While his parents may be of the mindset that they have the pehla haq (first right) on their son’s income, are you sure your husband doesn’t look at himself as an investment his parents made, and the money he’s paying for them, as a return on that investment? Moreover, he may also believe, perhaps as a result of growing up watching movies like Baghban that villainize wives with opinions, that it’s his responsibility to pay for them. If any of these apply to him, then in order to convince him to save for the future of the two of you, as a couple, there’s a lot of unlearning he will have to do, in terms of: (a) he’s a human being and not an investment; (b) wives aren’t villains.

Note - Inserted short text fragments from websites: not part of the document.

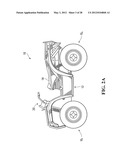 TRACK ASSEMBLY FOR PROVIDING TRACTION TO AN OFF-ROAD VEHICLE SUCH AS AN     ALL-TERRAIN VEHICLE (ATV) OR A SNOWMOBILE diagram and image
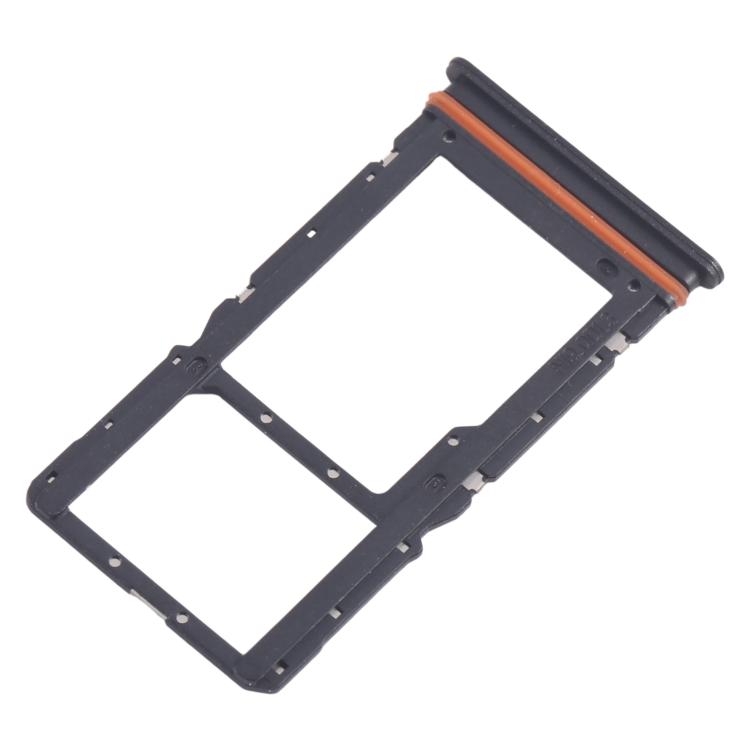 For Xiaomi Poco M6 4G 10pcs Original SIM Card Tray + SIM Card Tray / Micro SD Card Tray, For Xiaomi Poco M6 4G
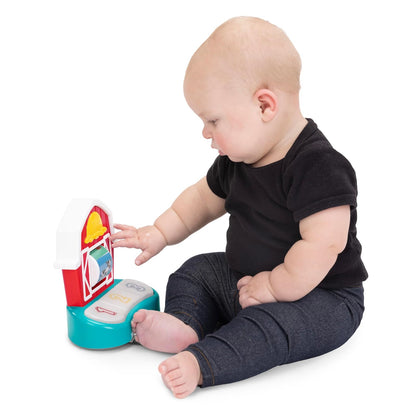 Baby Einstein Farm Explorers Jumper Saltador 2 en 1 Para Bebé con Juguetes Interactivos, Música, Luces y Sonidos, 6 a 12 Meses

But this can take years of therapy, and I honestly don’t see how you can achieve this even in a matter of months.
However, there may be a shortcut-solution to your dilemma, provided you can convince him to be on board with it: perhaps, he can tell his parents that the two of you have had to make some investments, and will have no liquidity for a few months, beyond paying your own bills. This may convince them to make the switch to digital payments. The generation that has spent around two-thirds of their lives outside the digital world, may understandably be cautious or hesitant to making online transactions because unlike WhatsApp forwards/video calls, this involves money. So, in the presence of other options, their inertia in making this transition makes sense. At the same time, since they’re not offering to pay him that money offline, I’m leaning towards the idea that it’s the first-dibs-on-son’s-income problem.